"I thought you scarcely knew her," Dick caught him up, jealously.

"You are right. I—scarcely know her. But one has intuitions sometimes. I must have had one then. So—she is losing? I heard she had wonderful luck."

"She has had, up till now. Seemed as if she couldn't lose. Christmas night, too! Isn't it a shame?" And Dick was off, hatless, in evening dress without an overcoat. Vanno stood still in front of the Sporting Club for a moment, watching the slim boyish figure go striding up the hill. A liveried porter, seeing the Prince at the foot of the steps, obsequiously opened the door, but Vanno made a sign that he did not wish to enter. As soon as Dick had disappeared, Vanno followed him.

As he went seldom to the Casino, he had not taken a subscription to the newest rooms, or Cercle Privé, where the price of admission is a hundred francs. These rooms are for ardent gamblers who dislike playing in a crowd, and Vanno, who had not felt inclined to play at all, scarcely remembered their existence. Now he bought a ticket, however, and having written his name upon it, followed Carleton at a little distance, to a door at the far end of the trente et quarante rooms. His heart was beating heavily, for in a few minutes he would perhaps know to whom Mary had gone when she left the Hôtel de Paris.


XIX

Even the new rooms were crowded, and preoccupied as he was, it struck Vanno oddly, as it always did strike him anew in the Casino, to hear every one who passed talking of the all-absorbing game. They were obsessed by it, and threw questions to each other, which elsewhere would have meant nothing, or some very different thing; but here no explanations were needed. "Doing any good?" asked a pallid young man with a twitching face, like that of a galvanized corpse, as he met a weary-eyed woman in mourning, whose bare hands glittered with rings. "No," she answered peevishly. "You never saw such tables—all running to intermittences. Nobody can do anything, except the old man who lives on two-one." Then the pair began speaking of Miss Grant, for her name was common property. She was one of the celebrities of the season.

Vanno went on, pausing at each table in the immense Empire room, whose pale green walls glittered with Buonaparte's golden bees; and everywhere he heard the same questions: "How are you doing? Tables treating you well?" Or, "Have you seen Miss Grant? She's simply throwing away money to-night. I'm afraid her luck's out."

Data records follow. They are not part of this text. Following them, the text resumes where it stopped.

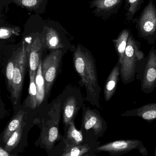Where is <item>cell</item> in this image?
Masks as SVG:
<instances>
[{
    "label": "cell",
    "instance_id": "1",
    "mask_svg": "<svg viewBox=\"0 0 156 156\" xmlns=\"http://www.w3.org/2000/svg\"><path fill=\"white\" fill-rule=\"evenodd\" d=\"M73 61L75 70L86 87L88 95L89 94L92 98L96 104H99L101 89L98 83L97 70L93 57L78 46L73 54Z\"/></svg>",
    "mask_w": 156,
    "mask_h": 156
},
{
    "label": "cell",
    "instance_id": "2",
    "mask_svg": "<svg viewBox=\"0 0 156 156\" xmlns=\"http://www.w3.org/2000/svg\"><path fill=\"white\" fill-rule=\"evenodd\" d=\"M144 57V54L140 49V44L131 33L121 64V78L124 83L127 84L134 80L137 64Z\"/></svg>",
    "mask_w": 156,
    "mask_h": 156
},
{
    "label": "cell",
    "instance_id": "3",
    "mask_svg": "<svg viewBox=\"0 0 156 156\" xmlns=\"http://www.w3.org/2000/svg\"><path fill=\"white\" fill-rule=\"evenodd\" d=\"M16 51L17 54L16 64L9 89L11 93V100L14 104L17 103L20 97L23 89L26 69L28 65L26 45L24 41L22 43V46L17 48Z\"/></svg>",
    "mask_w": 156,
    "mask_h": 156
},
{
    "label": "cell",
    "instance_id": "4",
    "mask_svg": "<svg viewBox=\"0 0 156 156\" xmlns=\"http://www.w3.org/2000/svg\"><path fill=\"white\" fill-rule=\"evenodd\" d=\"M134 150H138L143 156H147L148 151L143 142L136 139L118 140L99 146L96 152H106L111 156H120Z\"/></svg>",
    "mask_w": 156,
    "mask_h": 156
},
{
    "label": "cell",
    "instance_id": "5",
    "mask_svg": "<svg viewBox=\"0 0 156 156\" xmlns=\"http://www.w3.org/2000/svg\"><path fill=\"white\" fill-rule=\"evenodd\" d=\"M136 23V28L141 37L150 41L155 37L156 5L154 0L149 1L147 5L143 9Z\"/></svg>",
    "mask_w": 156,
    "mask_h": 156
},
{
    "label": "cell",
    "instance_id": "6",
    "mask_svg": "<svg viewBox=\"0 0 156 156\" xmlns=\"http://www.w3.org/2000/svg\"><path fill=\"white\" fill-rule=\"evenodd\" d=\"M61 56L62 51L56 50L47 56L42 61V73L45 80V97L48 95L56 80Z\"/></svg>",
    "mask_w": 156,
    "mask_h": 156
},
{
    "label": "cell",
    "instance_id": "7",
    "mask_svg": "<svg viewBox=\"0 0 156 156\" xmlns=\"http://www.w3.org/2000/svg\"><path fill=\"white\" fill-rule=\"evenodd\" d=\"M156 50L153 48L148 59L141 82V90L146 94L153 92L156 87Z\"/></svg>",
    "mask_w": 156,
    "mask_h": 156
},
{
    "label": "cell",
    "instance_id": "8",
    "mask_svg": "<svg viewBox=\"0 0 156 156\" xmlns=\"http://www.w3.org/2000/svg\"><path fill=\"white\" fill-rule=\"evenodd\" d=\"M82 127L86 130L92 129L98 138L103 135L108 126L99 112L88 109L83 115Z\"/></svg>",
    "mask_w": 156,
    "mask_h": 156
},
{
    "label": "cell",
    "instance_id": "9",
    "mask_svg": "<svg viewBox=\"0 0 156 156\" xmlns=\"http://www.w3.org/2000/svg\"><path fill=\"white\" fill-rule=\"evenodd\" d=\"M125 0H93L90 7L95 8L93 12L104 20L108 19L119 12Z\"/></svg>",
    "mask_w": 156,
    "mask_h": 156
},
{
    "label": "cell",
    "instance_id": "10",
    "mask_svg": "<svg viewBox=\"0 0 156 156\" xmlns=\"http://www.w3.org/2000/svg\"><path fill=\"white\" fill-rule=\"evenodd\" d=\"M42 50V40L39 37H35L26 46L29 72L36 74L41 60Z\"/></svg>",
    "mask_w": 156,
    "mask_h": 156
},
{
    "label": "cell",
    "instance_id": "11",
    "mask_svg": "<svg viewBox=\"0 0 156 156\" xmlns=\"http://www.w3.org/2000/svg\"><path fill=\"white\" fill-rule=\"evenodd\" d=\"M121 116H137L149 122L156 119V103H149L139 108L122 113Z\"/></svg>",
    "mask_w": 156,
    "mask_h": 156
},
{
    "label": "cell",
    "instance_id": "12",
    "mask_svg": "<svg viewBox=\"0 0 156 156\" xmlns=\"http://www.w3.org/2000/svg\"><path fill=\"white\" fill-rule=\"evenodd\" d=\"M121 65L117 63L107 78L104 87V97L105 101L111 100L116 92L117 83L121 76Z\"/></svg>",
    "mask_w": 156,
    "mask_h": 156
},
{
    "label": "cell",
    "instance_id": "13",
    "mask_svg": "<svg viewBox=\"0 0 156 156\" xmlns=\"http://www.w3.org/2000/svg\"><path fill=\"white\" fill-rule=\"evenodd\" d=\"M78 111V108L76 98L74 97L68 98L63 108V122L66 126H68L71 122H74Z\"/></svg>",
    "mask_w": 156,
    "mask_h": 156
},
{
    "label": "cell",
    "instance_id": "14",
    "mask_svg": "<svg viewBox=\"0 0 156 156\" xmlns=\"http://www.w3.org/2000/svg\"><path fill=\"white\" fill-rule=\"evenodd\" d=\"M44 38L47 47L49 49L59 50L64 47L59 34L52 27H46Z\"/></svg>",
    "mask_w": 156,
    "mask_h": 156
},
{
    "label": "cell",
    "instance_id": "15",
    "mask_svg": "<svg viewBox=\"0 0 156 156\" xmlns=\"http://www.w3.org/2000/svg\"><path fill=\"white\" fill-rule=\"evenodd\" d=\"M66 136L64 139L66 147L81 144L83 141V135L82 131L76 129L74 122L69 125Z\"/></svg>",
    "mask_w": 156,
    "mask_h": 156
},
{
    "label": "cell",
    "instance_id": "16",
    "mask_svg": "<svg viewBox=\"0 0 156 156\" xmlns=\"http://www.w3.org/2000/svg\"><path fill=\"white\" fill-rule=\"evenodd\" d=\"M131 32L128 29H125L120 33L116 39H113L115 49L118 55V63H122L127 46L128 38Z\"/></svg>",
    "mask_w": 156,
    "mask_h": 156
},
{
    "label": "cell",
    "instance_id": "17",
    "mask_svg": "<svg viewBox=\"0 0 156 156\" xmlns=\"http://www.w3.org/2000/svg\"><path fill=\"white\" fill-rule=\"evenodd\" d=\"M24 115V112L18 113L8 124L3 134V141L4 144L7 142L10 136L22 124Z\"/></svg>",
    "mask_w": 156,
    "mask_h": 156
},
{
    "label": "cell",
    "instance_id": "18",
    "mask_svg": "<svg viewBox=\"0 0 156 156\" xmlns=\"http://www.w3.org/2000/svg\"><path fill=\"white\" fill-rule=\"evenodd\" d=\"M36 73L29 72L28 96L26 100L27 106L34 109L37 107V89L35 83Z\"/></svg>",
    "mask_w": 156,
    "mask_h": 156
},
{
    "label": "cell",
    "instance_id": "19",
    "mask_svg": "<svg viewBox=\"0 0 156 156\" xmlns=\"http://www.w3.org/2000/svg\"><path fill=\"white\" fill-rule=\"evenodd\" d=\"M42 60L40 61L35 76V83L37 89V106H39L45 97V82L42 73Z\"/></svg>",
    "mask_w": 156,
    "mask_h": 156
},
{
    "label": "cell",
    "instance_id": "20",
    "mask_svg": "<svg viewBox=\"0 0 156 156\" xmlns=\"http://www.w3.org/2000/svg\"><path fill=\"white\" fill-rule=\"evenodd\" d=\"M125 8L126 11L125 13L126 20L131 21L133 19L136 13L140 10L144 0H125Z\"/></svg>",
    "mask_w": 156,
    "mask_h": 156
},
{
    "label": "cell",
    "instance_id": "21",
    "mask_svg": "<svg viewBox=\"0 0 156 156\" xmlns=\"http://www.w3.org/2000/svg\"><path fill=\"white\" fill-rule=\"evenodd\" d=\"M91 150V147L87 144L72 146L68 147H66L61 156H82L89 153Z\"/></svg>",
    "mask_w": 156,
    "mask_h": 156
},
{
    "label": "cell",
    "instance_id": "22",
    "mask_svg": "<svg viewBox=\"0 0 156 156\" xmlns=\"http://www.w3.org/2000/svg\"><path fill=\"white\" fill-rule=\"evenodd\" d=\"M23 132V124L22 123L5 144L4 149L8 153H10L17 146L21 140Z\"/></svg>",
    "mask_w": 156,
    "mask_h": 156
},
{
    "label": "cell",
    "instance_id": "23",
    "mask_svg": "<svg viewBox=\"0 0 156 156\" xmlns=\"http://www.w3.org/2000/svg\"><path fill=\"white\" fill-rule=\"evenodd\" d=\"M17 54L16 51H15L12 55V57L8 60L5 69V76L7 81L8 89H10L13 76V72L16 64Z\"/></svg>",
    "mask_w": 156,
    "mask_h": 156
},
{
    "label": "cell",
    "instance_id": "24",
    "mask_svg": "<svg viewBox=\"0 0 156 156\" xmlns=\"http://www.w3.org/2000/svg\"><path fill=\"white\" fill-rule=\"evenodd\" d=\"M16 4L22 7L29 9H36L40 5L43 0H13Z\"/></svg>",
    "mask_w": 156,
    "mask_h": 156
},
{
    "label": "cell",
    "instance_id": "25",
    "mask_svg": "<svg viewBox=\"0 0 156 156\" xmlns=\"http://www.w3.org/2000/svg\"><path fill=\"white\" fill-rule=\"evenodd\" d=\"M19 28L15 27L12 28L6 27H2L0 29V38L1 39H7L14 34H18Z\"/></svg>",
    "mask_w": 156,
    "mask_h": 156
},
{
    "label": "cell",
    "instance_id": "26",
    "mask_svg": "<svg viewBox=\"0 0 156 156\" xmlns=\"http://www.w3.org/2000/svg\"><path fill=\"white\" fill-rule=\"evenodd\" d=\"M59 138L58 128L56 126H51L48 131L46 137L47 143L49 145H52Z\"/></svg>",
    "mask_w": 156,
    "mask_h": 156
},
{
    "label": "cell",
    "instance_id": "27",
    "mask_svg": "<svg viewBox=\"0 0 156 156\" xmlns=\"http://www.w3.org/2000/svg\"><path fill=\"white\" fill-rule=\"evenodd\" d=\"M0 156H17L15 155L11 154L2 147H0Z\"/></svg>",
    "mask_w": 156,
    "mask_h": 156
},
{
    "label": "cell",
    "instance_id": "28",
    "mask_svg": "<svg viewBox=\"0 0 156 156\" xmlns=\"http://www.w3.org/2000/svg\"><path fill=\"white\" fill-rule=\"evenodd\" d=\"M95 153L94 152H90V153H87L83 155L82 156H96Z\"/></svg>",
    "mask_w": 156,
    "mask_h": 156
},
{
    "label": "cell",
    "instance_id": "29",
    "mask_svg": "<svg viewBox=\"0 0 156 156\" xmlns=\"http://www.w3.org/2000/svg\"><path fill=\"white\" fill-rule=\"evenodd\" d=\"M154 156H156V146H155V148Z\"/></svg>",
    "mask_w": 156,
    "mask_h": 156
},
{
    "label": "cell",
    "instance_id": "30",
    "mask_svg": "<svg viewBox=\"0 0 156 156\" xmlns=\"http://www.w3.org/2000/svg\"><path fill=\"white\" fill-rule=\"evenodd\" d=\"M154 1H156V0H154Z\"/></svg>",
    "mask_w": 156,
    "mask_h": 156
},
{
    "label": "cell",
    "instance_id": "31",
    "mask_svg": "<svg viewBox=\"0 0 156 156\" xmlns=\"http://www.w3.org/2000/svg\"></svg>",
    "mask_w": 156,
    "mask_h": 156
}]
</instances>
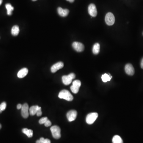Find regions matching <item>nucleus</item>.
Returning a JSON list of instances; mask_svg holds the SVG:
<instances>
[{
  "instance_id": "nucleus-1",
  "label": "nucleus",
  "mask_w": 143,
  "mask_h": 143,
  "mask_svg": "<svg viewBox=\"0 0 143 143\" xmlns=\"http://www.w3.org/2000/svg\"><path fill=\"white\" fill-rule=\"evenodd\" d=\"M58 96L60 99H64L69 102L72 101L74 99V97L71 93L69 91L66 89H64L60 91Z\"/></svg>"
},
{
  "instance_id": "nucleus-2",
  "label": "nucleus",
  "mask_w": 143,
  "mask_h": 143,
  "mask_svg": "<svg viewBox=\"0 0 143 143\" xmlns=\"http://www.w3.org/2000/svg\"><path fill=\"white\" fill-rule=\"evenodd\" d=\"M51 131L53 138L56 139H58L61 137V130L59 127L53 126L50 128Z\"/></svg>"
},
{
  "instance_id": "nucleus-3",
  "label": "nucleus",
  "mask_w": 143,
  "mask_h": 143,
  "mask_svg": "<svg viewBox=\"0 0 143 143\" xmlns=\"http://www.w3.org/2000/svg\"><path fill=\"white\" fill-rule=\"evenodd\" d=\"M75 75L74 73H70L67 75H63L62 77L63 82L65 85H69L71 83L72 80L75 78Z\"/></svg>"
},
{
  "instance_id": "nucleus-4",
  "label": "nucleus",
  "mask_w": 143,
  "mask_h": 143,
  "mask_svg": "<svg viewBox=\"0 0 143 143\" xmlns=\"http://www.w3.org/2000/svg\"><path fill=\"white\" fill-rule=\"evenodd\" d=\"M98 113H92L89 114L86 118V122L89 124H91L95 121L98 117Z\"/></svg>"
},
{
  "instance_id": "nucleus-5",
  "label": "nucleus",
  "mask_w": 143,
  "mask_h": 143,
  "mask_svg": "<svg viewBox=\"0 0 143 143\" xmlns=\"http://www.w3.org/2000/svg\"><path fill=\"white\" fill-rule=\"evenodd\" d=\"M105 21L108 26H112L115 22V17L113 14L111 12H108L105 17Z\"/></svg>"
},
{
  "instance_id": "nucleus-6",
  "label": "nucleus",
  "mask_w": 143,
  "mask_h": 143,
  "mask_svg": "<svg viewBox=\"0 0 143 143\" xmlns=\"http://www.w3.org/2000/svg\"><path fill=\"white\" fill-rule=\"evenodd\" d=\"M81 85V82L79 80H75L72 82V85L70 87L71 91L74 94H77Z\"/></svg>"
},
{
  "instance_id": "nucleus-7",
  "label": "nucleus",
  "mask_w": 143,
  "mask_h": 143,
  "mask_svg": "<svg viewBox=\"0 0 143 143\" xmlns=\"http://www.w3.org/2000/svg\"><path fill=\"white\" fill-rule=\"evenodd\" d=\"M29 105L27 103H24L22 105L21 108V114L23 118L26 119L28 117L29 115Z\"/></svg>"
},
{
  "instance_id": "nucleus-8",
  "label": "nucleus",
  "mask_w": 143,
  "mask_h": 143,
  "mask_svg": "<svg viewBox=\"0 0 143 143\" xmlns=\"http://www.w3.org/2000/svg\"><path fill=\"white\" fill-rule=\"evenodd\" d=\"M88 11L89 15L92 17H96L97 15V11L96 7L94 4H91L89 6Z\"/></svg>"
},
{
  "instance_id": "nucleus-9",
  "label": "nucleus",
  "mask_w": 143,
  "mask_h": 143,
  "mask_svg": "<svg viewBox=\"0 0 143 143\" xmlns=\"http://www.w3.org/2000/svg\"><path fill=\"white\" fill-rule=\"evenodd\" d=\"M77 116V112L75 110L69 111L66 114L67 118L69 122L73 121L76 119Z\"/></svg>"
},
{
  "instance_id": "nucleus-10",
  "label": "nucleus",
  "mask_w": 143,
  "mask_h": 143,
  "mask_svg": "<svg viewBox=\"0 0 143 143\" xmlns=\"http://www.w3.org/2000/svg\"><path fill=\"white\" fill-rule=\"evenodd\" d=\"M72 47L75 50L78 52H81L84 49V46L82 44L78 42H74L72 44Z\"/></svg>"
},
{
  "instance_id": "nucleus-11",
  "label": "nucleus",
  "mask_w": 143,
  "mask_h": 143,
  "mask_svg": "<svg viewBox=\"0 0 143 143\" xmlns=\"http://www.w3.org/2000/svg\"><path fill=\"white\" fill-rule=\"evenodd\" d=\"M125 71L128 75H133L134 74V69L131 64H127L125 66Z\"/></svg>"
},
{
  "instance_id": "nucleus-12",
  "label": "nucleus",
  "mask_w": 143,
  "mask_h": 143,
  "mask_svg": "<svg viewBox=\"0 0 143 143\" xmlns=\"http://www.w3.org/2000/svg\"><path fill=\"white\" fill-rule=\"evenodd\" d=\"M64 67V63L62 62H59L58 63L53 65L51 67V71L52 73H55L56 71L59 70L60 69H62Z\"/></svg>"
},
{
  "instance_id": "nucleus-13",
  "label": "nucleus",
  "mask_w": 143,
  "mask_h": 143,
  "mask_svg": "<svg viewBox=\"0 0 143 143\" xmlns=\"http://www.w3.org/2000/svg\"><path fill=\"white\" fill-rule=\"evenodd\" d=\"M58 13L61 16L66 17L69 14V11L67 9H63L61 7H58L57 9Z\"/></svg>"
},
{
  "instance_id": "nucleus-14",
  "label": "nucleus",
  "mask_w": 143,
  "mask_h": 143,
  "mask_svg": "<svg viewBox=\"0 0 143 143\" xmlns=\"http://www.w3.org/2000/svg\"><path fill=\"white\" fill-rule=\"evenodd\" d=\"M28 72V70L27 68H23L20 70L18 73L17 75L19 78H22L27 75Z\"/></svg>"
},
{
  "instance_id": "nucleus-15",
  "label": "nucleus",
  "mask_w": 143,
  "mask_h": 143,
  "mask_svg": "<svg viewBox=\"0 0 143 143\" xmlns=\"http://www.w3.org/2000/svg\"><path fill=\"white\" fill-rule=\"evenodd\" d=\"M40 107L38 105L32 106L29 109V113L31 115L33 116L36 114L37 111L39 109Z\"/></svg>"
},
{
  "instance_id": "nucleus-16",
  "label": "nucleus",
  "mask_w": 143,
  "mask_h": 143,
  "mask_svg": "<svg viewBox=\"0 0 143 143\" xmlns=\"http://www.w3.org/2000/svg\"><path fill=\"white\" fill-rule=\"evenodd\" d=\"M23 132L26 134L28 138H31L33 136V130L28 128H23L22 130Z\"/></svg>"
},
{
  "instance_id": "nucleus-17",
  "label": "nucleus",
  "mask_w": 143,
  "mask_h": 143,
  "mask_svg": "<svg viewBox=\"0 0 143 143\" xmlns=\"http://www.w3.org/2000/svg\"><path fill=\"white\" fill-rule=\"evenodd\" d=\"M92 51L95 55L99 54L100 51V45L99 43H96L94 45Z\"/></svg>"
},
{
  "instance_id": "nucleus-18",
  "label": "nucleus",
  "mask_w": 143,
  "mask_h": 143,
  "mask_svg": "<svg viewBox=\"0 0 143 143\" xmlns=\"http://www.w3.org/2000/svg\"><path fill=\"white\" fill-rule=\"evenodd\" d=\"M20 29L17 25L14 26L11 30V33L13 36H16L19 34Z\"/></svg>"
},
{
  "instance_id": "nucleus-19",
  "label": "nucleus",
  "mask_w": 143,
  "mask_h": 143,
  "mask_svg": "<svg viewBox=\"0 0 143 143\" xmlns=\"http://www.w3.org/2000/svg\"><path fill=\"white\" fill-rule=\"evenodd\" d=\"M112 78V76L110 74H105L103 75L102 76V79L104 82H107L108 81H109Z\"/></svg>"
},
{
  "instance_id": "nucleus-20",
  "label": "nucleus",
  "mask_w": 143,
  "mask_h": 143,
  "mask_svg": "<svg viewBox=\"0 0 143 143\" xmlns=\"http://www.w3.org/2000/svg\"><path fill=\"white\" fill-rule=\"evenodd\" d=\"M113 143H123L122 138L118 135L114 136L112 139Z\"/></svg>"
},
{
  "instance_id": "nucleus-21",
  "label": "nucleus",
  "mask_w": 143,
  "mask_h": 143,
  "mask_svg": "<svg viewBox=\"0 0 143 143\" xmlns=\"http://www.w3.org/2000/svg\"><path fill=\"white\" fill-rule=\"evenodd\" d=\"M7 9V14L8 15H11L12 14V11L14 10V7L9 3L6 4L5 5Z\"/></svg>"
},
{
  "instance_id": "nucleus-22",
  "label": "nucleus",
  "mask_w": 143,
  "mask_h": 143,
  "mask_svg": "<svg viewBox=\"0 0 143 143\" xmlns=\"http://www.w3.org/2000/svg\"><path fill=\"white\" fill-rule=\"evenodd\" d=\"M48 120V119L47 117H43V118H41V119H40L39 121V124H44L45 122H46Z\"/></svg>"
},
{
  "instance_id": "nucleus-23",
  "label": "nucleus",
  "mask_w": 143,
  "mask_h": 143,
  "mask_svg": "<svg viewBox=\"0 0 143 143\" xmlns=\"http://www.w3.org/2000/svg\"><path fill=\"white\" fill-rule=\"evenodd\" d=\"M6 103L5 102H4L0 105V109H1L2 111H3L6 108Z\"/></svg>"
},
{
  "instance_id": "nucleus-24",
  "label": "nucleus",
  "mask_w": 143,
  "mask_h": 143,
  "mask_svg": "<svg viewBox=\"0 0 143 143\" xmlns=\"http://www.w3.org/2000/svg\"><path fill=\"white\" fill-rule=\"evenodd\" d=\"M51 124H52V123H51V122L50 121H49V120H48L47 121H46V122H45L44 124L45 126V127H50V126H51Z\"/></svg>"
},
{
  "instance_id": "nucleus-25",
  "label": "nucleus",
  "mask_w": 143,
  "mask_h": 143,
  "mask_svg": "<svg viewBox=\"0 0 143 143\" xmlns=\"http://www.w3.org/2000/svg\"><path fill=\"white\" fill-rule=\"evenodd\" d=\"M45 140V139L44 138H40V139L39 140H37V141L36 143H44Z\"/></svg>"
},
{
  "instance_id": "nucleus-26",
  "label": "nucleus",
  "mask_w": 143,
  "mask_h": 143,
  "mask_svg": "<svg viewBox=\"0 0 143 143\" xmlns=\"http://www.w3.org/2000/svg\"><path fill=\"white\" fill-rule=\"evenodd\" d=\"M42 113L41 111V107H40L38 111H37V115L38 116H41L42 115Z\"/></svg>"
},
{
  "instance_id": "nucleus-27",
  "label": "nucleus",
  "mask_w": 143,
  "mask_h": 143,
  "mask_svg": "<svg viewBox=\"0 0 143 143\" xmlns=\"http://www.w3.org/2000/svg\"><path fill=\"white\" fill-rule=\"evenodd\" d=\"M22 105L21 104H19L17 105V108L18 109H21L22 107Z\"/></svg>"
},
{
  "instance_id": "nucleus-28",
  "label": "nucleus",
  "mask_w": 143,
  "mask_h": 143,
  "mask_svg": "<svg viewBox=\"0 0 143 143\" xmlns=\"http://www.w3.org/2000/svg\"><path fill=\"white\" fill-rule=\"evenodd\" d=\"M44 143H51V141L48 139H45Z\"/></svg>"
},
{
  "instance_id": "nucleus-29",
  "label": "nucleus",
  "mask_w": 143,
  "mask_h": 143,
  "mask_svg": "<svg viewBox=\"0 0 143 143\" xmlns=\"http://www.w3.org/2000/svg\"><path fill=\"white\" fill-rule=\"evenodd\" d=\"M141 69H143V58L141 59Z\"/></svg>"
},
{
  "instance_id": "nucleus-30",
  "label": "nucleus",
  "mask_w": 143,
  "mask_h": 143,
  "mask_svg": "<svg viewBox=\"0 0 143 143\" xmlns=\"http://www.w3.org/2000/svg\"><path fill=\"white\" fill-rule=\"evenodd\" d=\"M66 1H69L70 3H73L74 1V0H66Z\"/></svg>"
},
{
  "instance_id": "nucleus-31",
  "label": "nucleus",
  "mask_w": 143,
  "mask_h": 143,
  "mask_svg": "<svg viewBox=\"0 0 143 143\" xmlns=\"http://www.w3.org/2000/svg\"><path fill=\"white\" fill-rule=\"evenodd\" d=\"M2 2H3V0H0V5L2 4Z\"/></svg>"
},
{
  "instance_id": "nucleus-32",
  "label": "nucleus",
  "mask_w": 143,
  "mask_h": 143,
  "mask_svg": "<svg viewBox=\"0 0 143 143\" xmlns=\"http://www.w3.org/2000/svg\"><path fill=\"white\" fill-rule=\"evenodd\" d=\"M2 111H1V109H0V113H2Z\"/></svg>"
},
{
  "instance_id": "nucleus-33",
  "label": "nucleus",
  "mask_w": 143,
  "mask_h": 143,
  "mask_svg": "<svg viewBox=\"0 0 143 143\" xmlns=\"http://www.w3.org/2000/svg\"><path fill=\"white\" fill-rule=\"evenodd\" d=\"M32 1H37V0H32Z\"/></svg>"
},
{
  "instance_id": "nucleus-34",
  "label": "nucleus",
  "mask_w": 143,
  "mask_h": 143,
  "mask_svg": "<svg viewBox=\"0 0 143 143\" xmlns=\"http://www.w3.org/2000/svg\"><path fill=\"white\" fill-rule=\"evenodd\" d=\"M1 128V124H0V129Z\"/></svg>"
},
{
  "instance_id": "nucleus-35",
  "label": "nucleus",
  "mask_w": 143,
  "mask_h": 143,
  "mask_svg": "<svg viewBox=\"0 0 143 143\" xmlns=\"http://www.w3.org/2000/svg\"></svg>"
}]
</instances>
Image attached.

There was something ominous and fatal in these words, repeated again and again, with variations. "Poor Miss Grant! Her luck is out." All these gamblers discussing her affairs, commenting, criticising, bewailing the end of her long run of luck. The idea came to Vanno that it was like a chanting chorus in a Greek tragedy; but he thrust the thought out of his mind with violence. He could not bear to associate Mary with tragedy. She was not made for a life and a place like this, where pain and passion and heartburning lie in sharp contrast of shadow side by side with sunshine and flowers. Vanno would have liked to spirit her away out of this garden of painted lilies, to a sweet, old-fashioned garden where pure white Madonna lilies lined the quiet paths. If only she had listened to him last night, how different might have been her Christmas day and his!

Presently he saw Dick Carleton, standing on the outer edge of a crowd which had collected round one of the tables farthest from the entrance. He was peering over people's heads, frowning, his hands deep in his pockets. Then Vanno knew that he need look no farther for Mary.